Perusahaan perkebunan sawit berskala besar, PT MM, telah ditetapkan sebagai tersangka oleh Polda Riau dalam kasus dugaan perusakan lingkungan akibat aktivitas penanaman di kawasan sempadan Sungai Air Hitam, Kabupaten Pelalawan. Ancaman pidana yang dihadapi perusahaan tersebut adalah penjara maksimal 10 tahun dan denda hingga Rp10 miliar.
Kombes Ade Kuncoro Wahyu, Direktur Reserse Kriminal Khusus Polda Riau, menjelaskan bahwa perusahaan ini dijerat dengan Pasal 98 ayat (1) juncto Pasal 99 ayat (1) juncto Pasal 116 Undang-Undang Nomor 32 Tahun 2009 tentang Perlindungan dan Pengelolaan Lingkungan Hidup, yang menegaskan pertanggungjawaban pidana korporasi.
Penyidikan menemukan bahwa PT MM telah lama melakukan aktivitas perkebunan sawit di kawasan tersebut, mulai dari akhir 1990-an dan berlanjut hingga beberapa tahun terakhir. Meskipun memperoleh keuntungan dari hasil produksi sawit, perusahaan diduga melanggar ketentuan batas sempadan sungai yang diatur dalam regulasi lingkungan hidup.
Tanaman sawit ditemukan hanya berjarak sekitar 2 hingga 5 meter dari bibir sungai, jauh dari ketentuan jarak aman penanaman. Selain itu, penggunaan tanaman sawit yang tidak sesuai dengan regulasi juga dapat mengganggu stabilitas tanah dan ekosistem bantaran air.

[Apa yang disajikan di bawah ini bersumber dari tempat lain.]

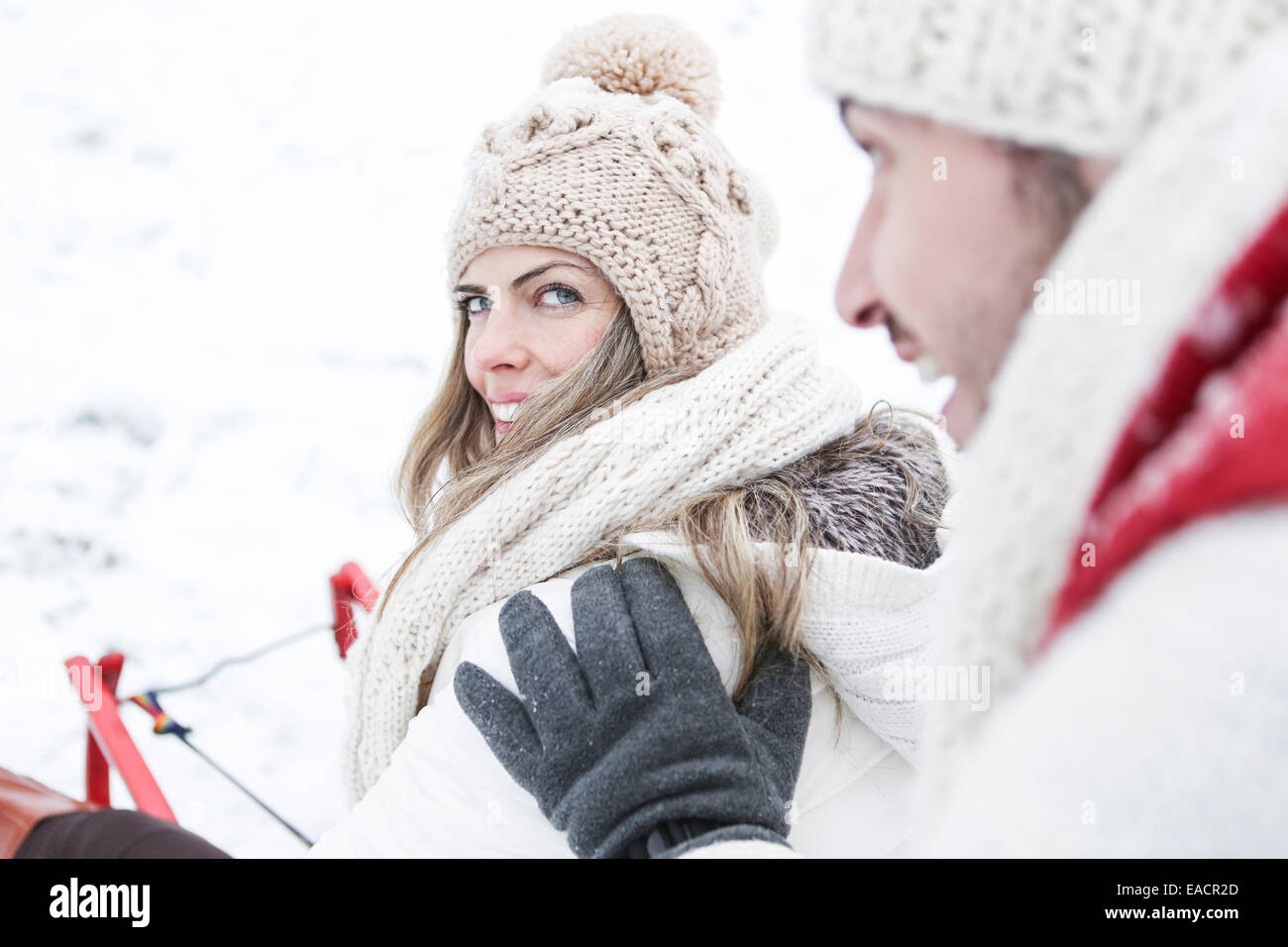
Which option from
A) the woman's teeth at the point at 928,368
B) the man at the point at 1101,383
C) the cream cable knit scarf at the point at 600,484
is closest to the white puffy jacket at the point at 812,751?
the cream cable knit scarf at the point at 600,484

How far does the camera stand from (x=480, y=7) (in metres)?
3.80

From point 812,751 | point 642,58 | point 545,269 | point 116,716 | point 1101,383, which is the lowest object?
point 116,716

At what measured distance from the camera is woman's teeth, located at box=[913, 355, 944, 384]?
2.15ft

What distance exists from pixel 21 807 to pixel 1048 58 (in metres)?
1.43

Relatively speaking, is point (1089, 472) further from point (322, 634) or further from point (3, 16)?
point (3, 16)

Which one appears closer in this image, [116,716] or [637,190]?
[637,190]

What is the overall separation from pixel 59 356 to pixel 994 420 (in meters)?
3.23

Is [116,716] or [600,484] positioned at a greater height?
[600,484]

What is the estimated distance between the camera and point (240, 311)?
3.10 meters

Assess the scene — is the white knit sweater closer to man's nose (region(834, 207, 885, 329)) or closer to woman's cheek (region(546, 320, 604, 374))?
man's nose (region(834, 207, 885, 329))

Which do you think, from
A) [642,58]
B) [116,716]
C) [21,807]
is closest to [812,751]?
[21,807]

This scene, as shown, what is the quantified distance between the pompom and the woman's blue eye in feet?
1.35

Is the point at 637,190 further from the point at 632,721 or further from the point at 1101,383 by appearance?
the point at 1101,383

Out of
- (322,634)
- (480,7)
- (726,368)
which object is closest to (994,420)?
(726,368)
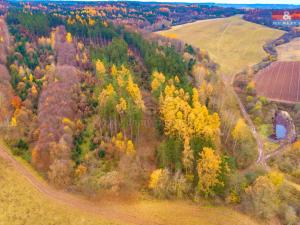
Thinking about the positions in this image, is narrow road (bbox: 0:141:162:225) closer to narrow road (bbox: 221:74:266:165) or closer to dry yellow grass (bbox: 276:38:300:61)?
narrow road (bbox: 221:74:266:165)

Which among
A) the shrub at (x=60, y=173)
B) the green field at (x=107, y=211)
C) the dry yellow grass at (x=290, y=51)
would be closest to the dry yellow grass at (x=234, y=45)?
the dry yellow grass at (x=290, y=51)

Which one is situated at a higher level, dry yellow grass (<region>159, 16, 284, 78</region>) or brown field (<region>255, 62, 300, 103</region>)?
dry yellow grass (<region>159, 16, 284, 78</region>)

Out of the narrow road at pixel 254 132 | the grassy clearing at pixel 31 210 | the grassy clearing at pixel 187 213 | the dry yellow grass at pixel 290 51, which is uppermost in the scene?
the dry yellow grass at pixel 290 51

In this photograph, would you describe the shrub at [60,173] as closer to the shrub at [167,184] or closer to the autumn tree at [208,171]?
the shrub at [167,184]

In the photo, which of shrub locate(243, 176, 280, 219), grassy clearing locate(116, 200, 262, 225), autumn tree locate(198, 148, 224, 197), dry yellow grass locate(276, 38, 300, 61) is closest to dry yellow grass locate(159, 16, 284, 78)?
dry yellow grass locate(276, 38, 300, 61)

Hasil uji laboratorium menunjukkan bahwa kualitas tanah di lokasi tersebut telah melebihi ambang batas kerusakan lingkungan. Selain itu, terdapat kerusakan lingkungan seperti longsor, erosi tanah, dan hilangnya vegetasi alami di sepanjang bantaran sungai.
Aktivitas perusahaan juga diduga tidak sesuai dengan dokumen Analisis Mengenai Dampak Lingkungan (AMDAL) serta ketentuan dalam regulasi terkait kawasan lindung dan pengelolaan sungai. Perusahaan juga tidak memiliki izin pemanfaatan sempadan sungai dari otoritas berwenang.
Polda Riau menegaskan bahwa kawasan sempadan sungai memiliki fungsi penting sebagai penyangga ekosistem, pengendali erosi, dan pelindung badan air. Oleh karena itu, segala aktivitas yang mengganggu fungsi tersebut dianggap sebagai pelanggaran serius terhadap perlindungan lingkungan hidup.
Penyidik menambahkan bahwa penegakan hukum dalam kasus ini merupakan upaya menjaga kelestarian lingkungan dan mencegah kerusakan ekosistem jangka panjang di wilayah Riau. Keberlanjutan penegakan hukum ini tidak hanya berkaitan dengan persoalan administrasi perizinan, tetapi juga penting untuk melindungi lingkungan hidup.